**Supplied records:**
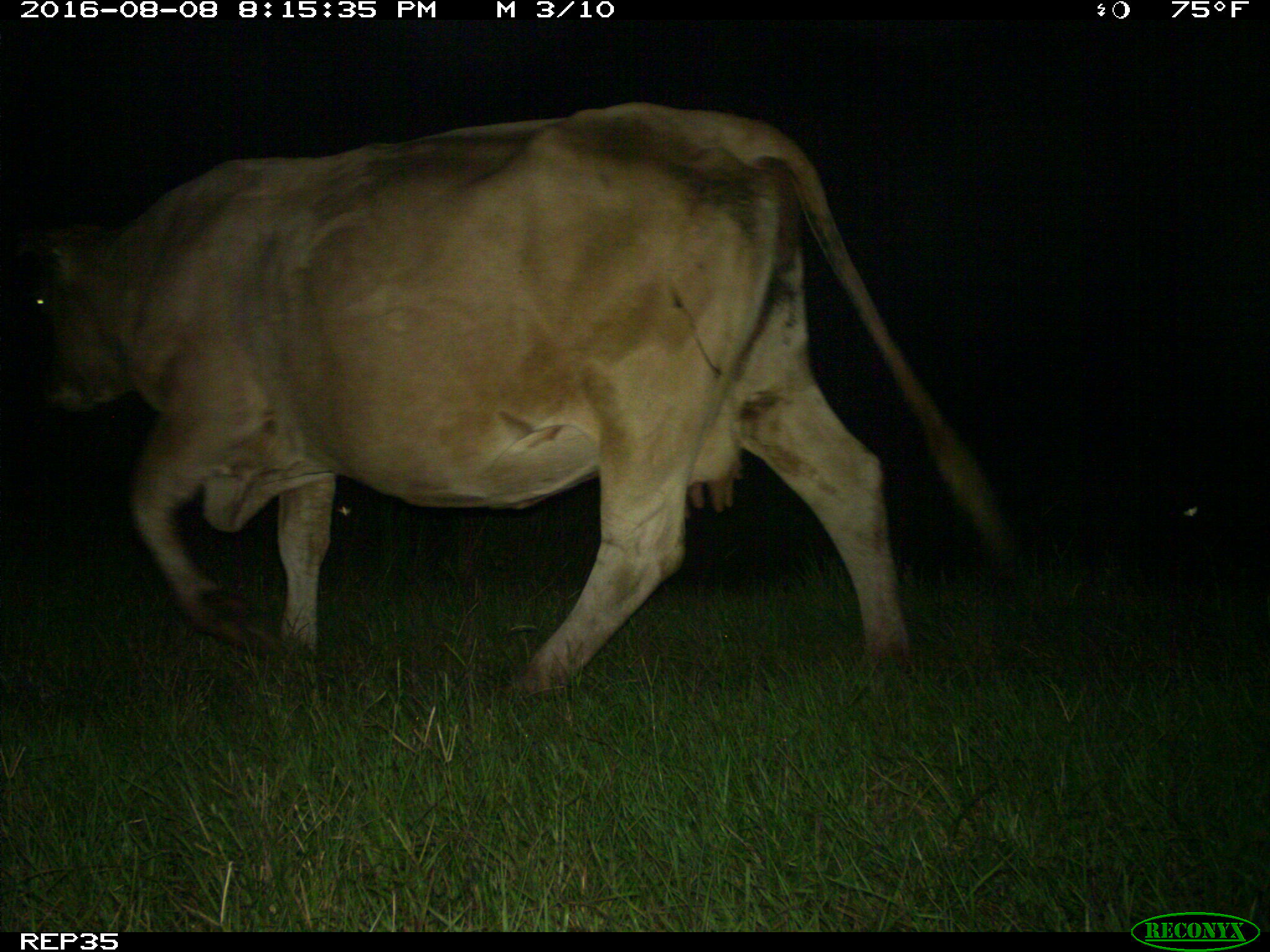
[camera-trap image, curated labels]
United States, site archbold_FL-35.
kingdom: Animalia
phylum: Chordata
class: Mammalia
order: Artiodactyla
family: Bovidae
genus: Bos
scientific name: Bos taurus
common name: domestic cow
Bos taurus (domestic cow).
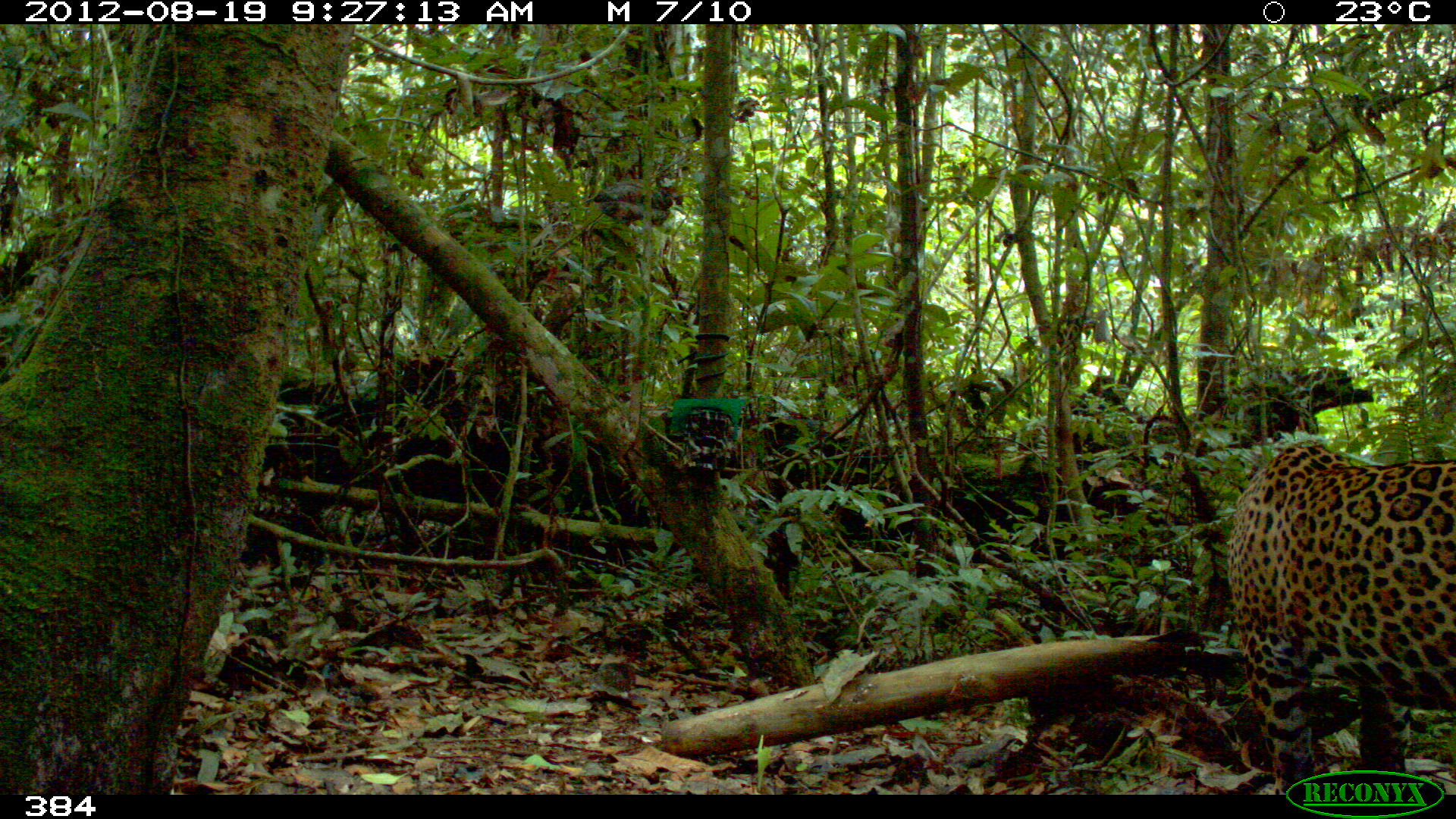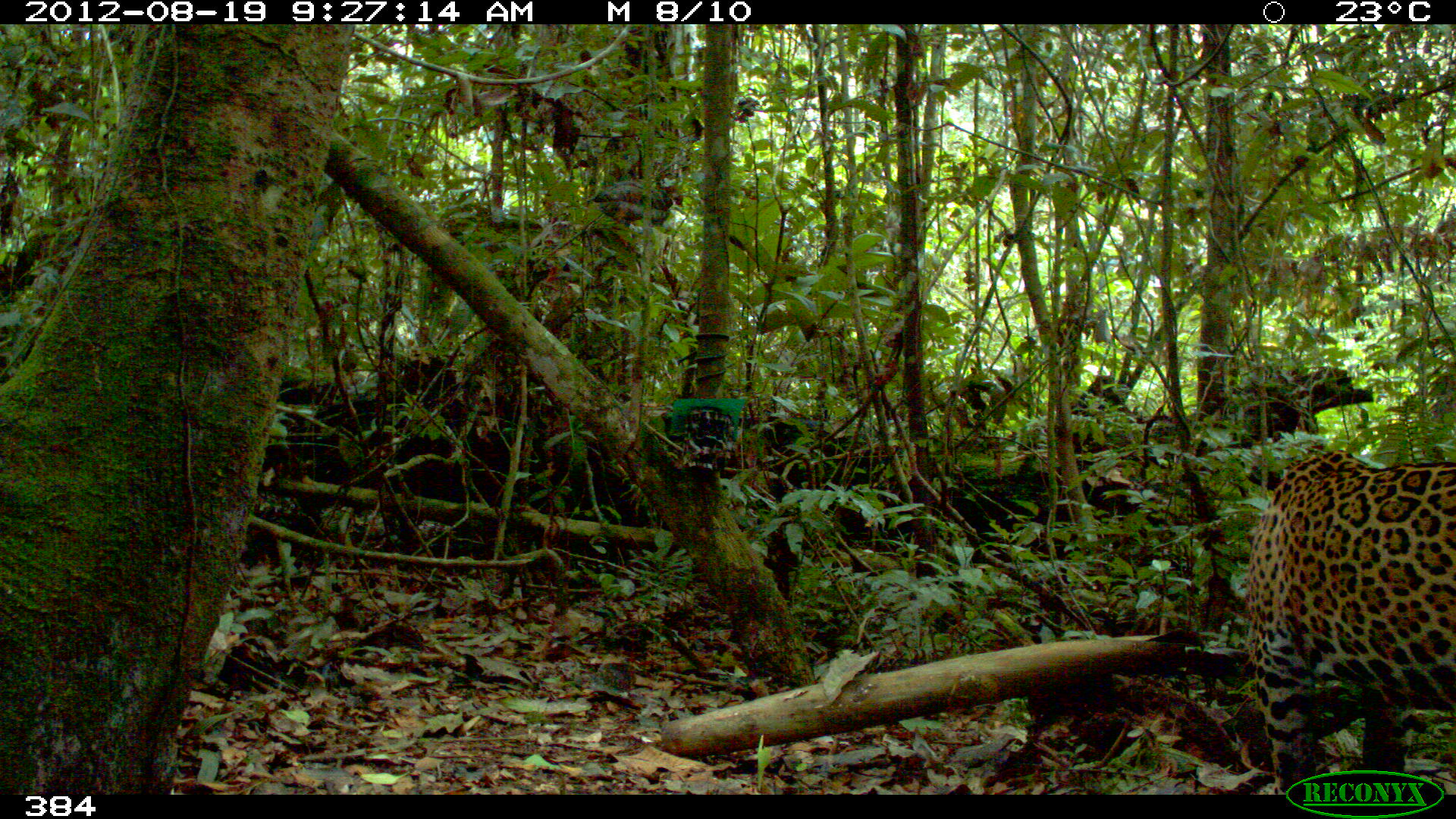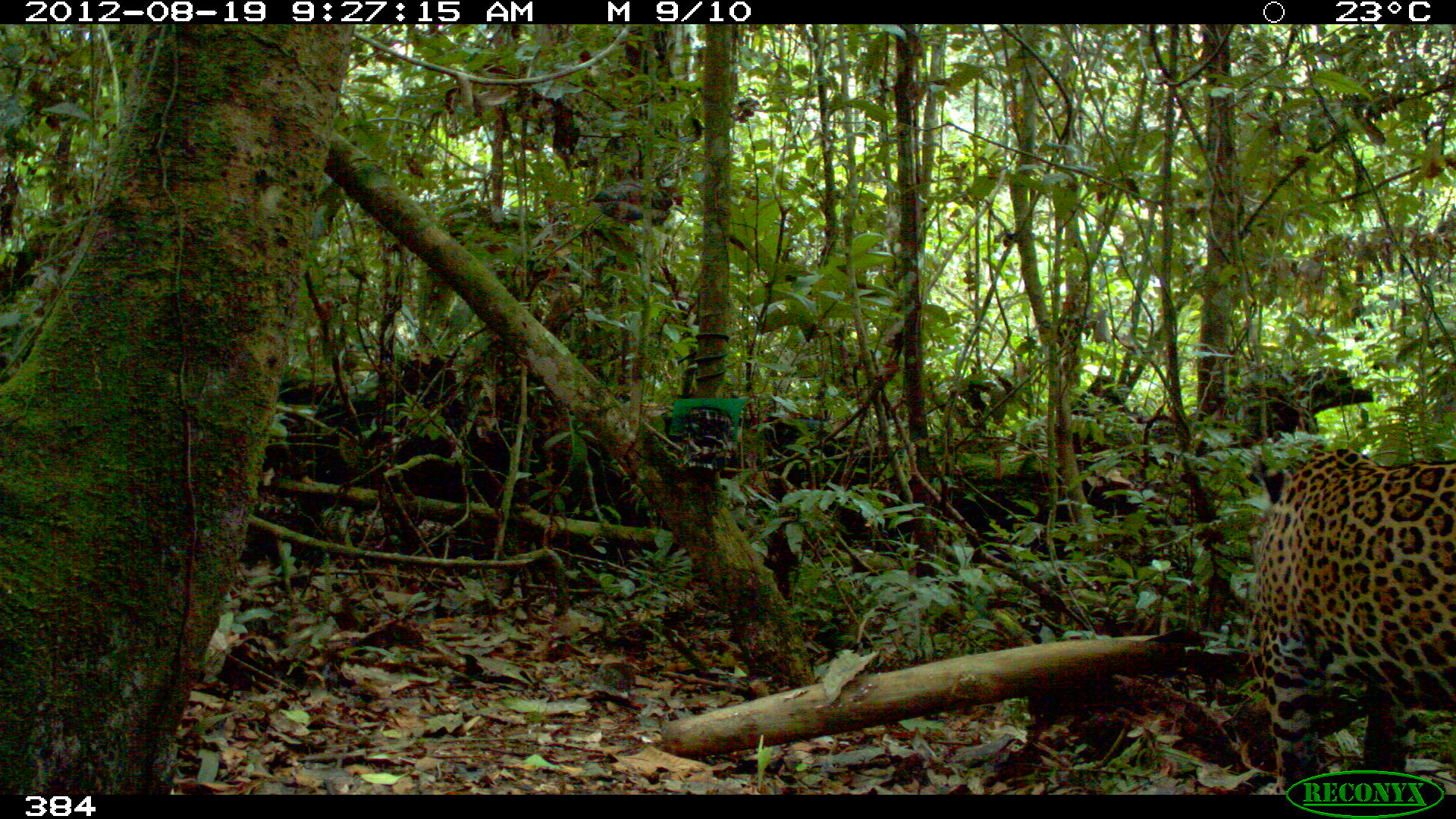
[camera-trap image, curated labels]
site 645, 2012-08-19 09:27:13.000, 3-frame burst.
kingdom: Animalia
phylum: Chordata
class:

**Task instructions:** The listing above should be transcribed word for word, with its pictures left out.

**Solution:**
[camera-trap image, curated labels]
United States, site archbold_FL-35.
kingdom: Animalia
phylum: Chordata
class: Mammalia
order: Artiodactyla
family: Bovidae
genus: Bos
scientific name: Bos taurus
common name: domestic cow
Bos taurus (domestic cow).
[camera-trap image, curated labels]
site 645, 2012-08-19 09:27:13.000, 3-frame burst.
kingdom: Animalia
phylum: Chordata
class:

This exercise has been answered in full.